FAQs - DISPUTES REGARDING BENEFICIAL INTEREST IN A PROPERTY

FAQs - DISPUTES REGARDING BENEFICIAL INTEREST IN A PROPERTY

 

Why might a dispute arise concerning the beneficial interests in a property?

This is most likely to occur in relation to a bankruptcy case where a joint-owner or other third party is claiming a share, or a greater share, in a property which forms part of the bankrupt’s estate (see paragraph 31.3.129).

 

What action should the official take where such a claim is made?

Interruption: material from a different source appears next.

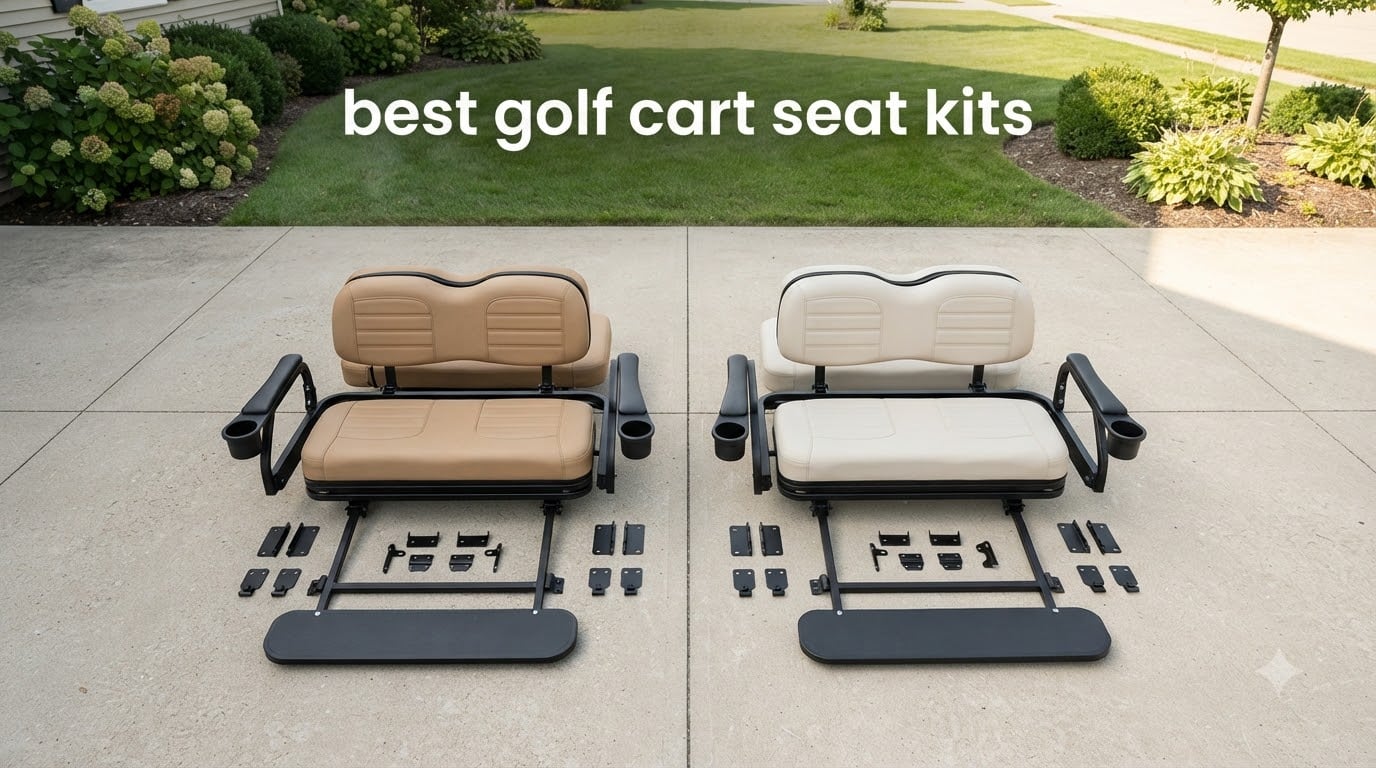 best golf cart seat kits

The official receiver should ensure that the claimant recognises that the onus is on him/her to prove that the presumption that beneficial interest follows legal title should be displaced.  Paragraph 31.3.132 of the Technical Manual contains guidance of the sort of evidence that should be provided.

 

You mention a presumption that beneficial interest follows legal title.  What do you mean?

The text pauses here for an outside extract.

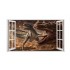 Sticker decorativ cu Dinozauri, 85 cm, 4330ST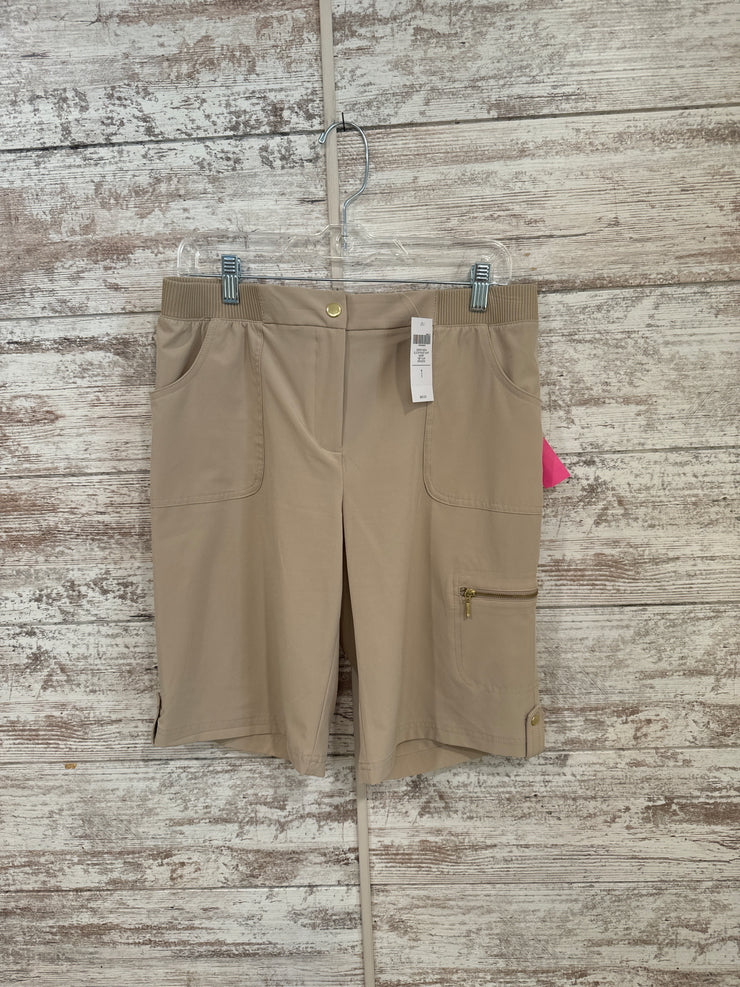 TAN SHORTS (NEW) $65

In it simplest terms, this means that where a bankrupt solely owns a property he/she will hold 100% of the beneficial interest and, where he/she jointly owns a property with another person, each party will hold 50% of the beneficial interest (see paragraph 31.3.130 of the Technical Manual).

 

What sort of evidence might there be to displace that presumption?

The most compelling piece of evidence will be an express declaration of trust between the parties at the date of the purchase of the property.  This is a declaration, usually noted at the Land Registry, as to the shares in which the property is to be held (see paragraph 31.3.135).

 

Is this conclusive proof of the parties’ intentions?

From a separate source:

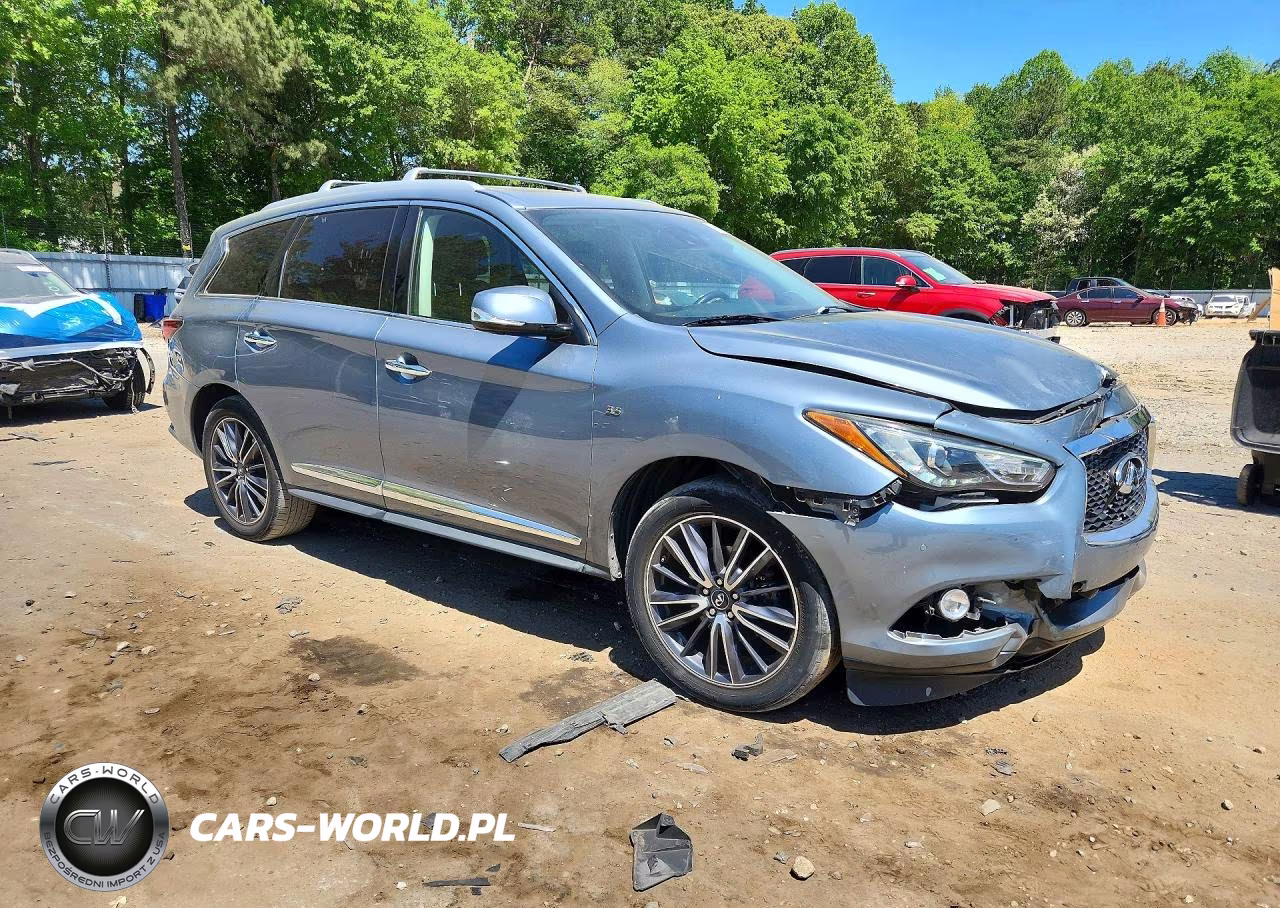 2017 Infiniti Qx60 Base VIN:5N1DL0MN1HC511186 - 4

Not necessarily so.  It is possible for the intentions to shift over time if, for example, the parties separate (or join) their financial affairs.  This is known as a constructive trust (see paragraph 31.3.138).

It is rare however that, in the absence of an express trust, it could be considered that a property purchased as a marital or quasi-marital home will be held in shares other than 50/50 (see paragraph 31.3.143).

 

Should the official receiver just accept an express declaration of trust?

No.  The official receiver should investigate the veracity of the document, following the guidance in paragraph 31.3.136, as it is not unknown for an express trust to be back-dated in an effort to take a bankrupt’s interest in a property out of the bankruptcy estate.  Even assuming that the document is genuine, it might be challenged as a transaction at an under-value, as appropriate.

 

What about resulting trusts?

A resulting trust is one where the shares in the property are decided, in the absence of a express trust, based on contributions to the purchase price.  So, for example, the party that provided 60% of the purchase price would hold 60% of the beneficial interest.

The principle of a resulting trust cannot normally be applied to a marital or quasi-marital home (see paragraph 31.3.137), but is likely to be relevant when dealing with an investment property (see paragraph 31.3.146).